==== Data supplied

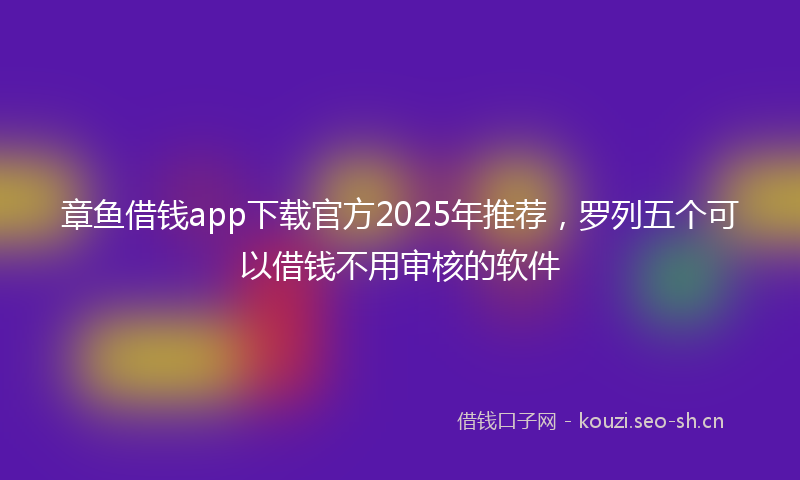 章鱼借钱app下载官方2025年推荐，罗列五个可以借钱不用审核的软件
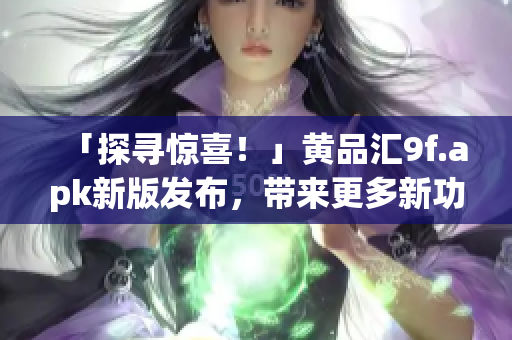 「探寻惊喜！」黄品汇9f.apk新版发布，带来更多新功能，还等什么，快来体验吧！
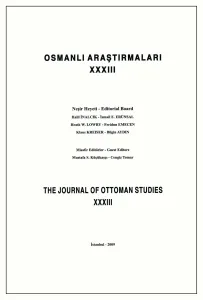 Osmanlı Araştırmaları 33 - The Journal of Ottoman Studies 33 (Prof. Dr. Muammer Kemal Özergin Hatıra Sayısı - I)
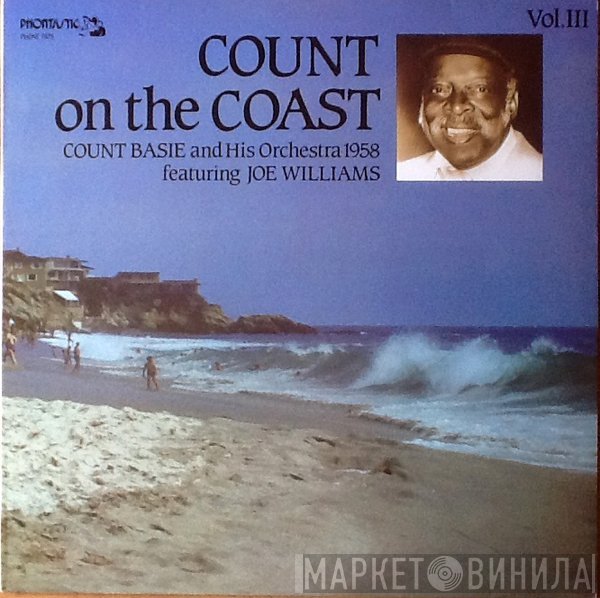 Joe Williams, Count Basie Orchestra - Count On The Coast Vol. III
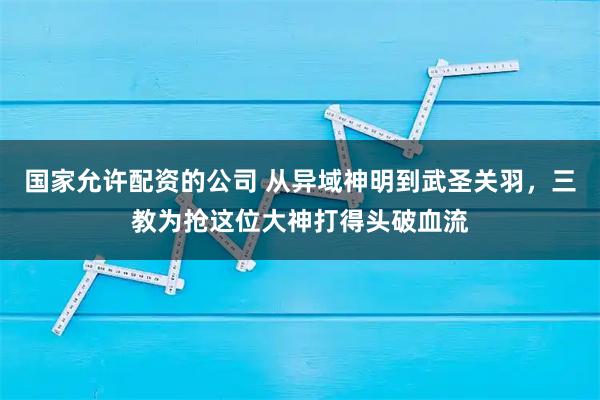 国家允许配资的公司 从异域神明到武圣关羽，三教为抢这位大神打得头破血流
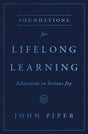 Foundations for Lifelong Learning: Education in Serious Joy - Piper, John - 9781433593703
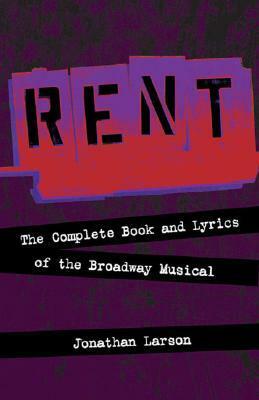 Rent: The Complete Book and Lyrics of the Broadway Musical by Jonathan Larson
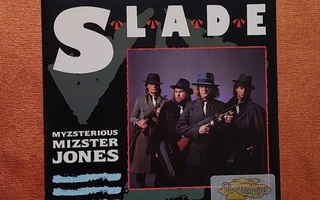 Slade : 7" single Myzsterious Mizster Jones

========

Activity
Repeat the records above word for word, apart from the pictures.

Response area
 章鱼借钱app下载官方2025年推荐，罗列五个可以借钱不用审核的软件
 「探寻惊喜！」黄品汇9f.apk新版发布，带来更多新功能，还等什么，快来体验吧！
 Osmanlı Araştırmaları 33 - The Journal of Ottoman Studies 33 (Prof. Dr. Muammer Kemal Özergin Hatıra Sayısı - I)
 Joe Williams, Count Basie Orchestra - Count On The Coast Vol. III
 国家允许配资的公司 从异域神明到武圣关羽，三教为抢这位大神打得头破血流
 Foundations for Lifelong Learning: Education in Serious Joy - Piper, John - 9781433593703
 Rent: The Complete Book and Lyrics of the Broadway Musical by Jonathan Larson
 Slade : 7" single Myzsterious Mizster Jones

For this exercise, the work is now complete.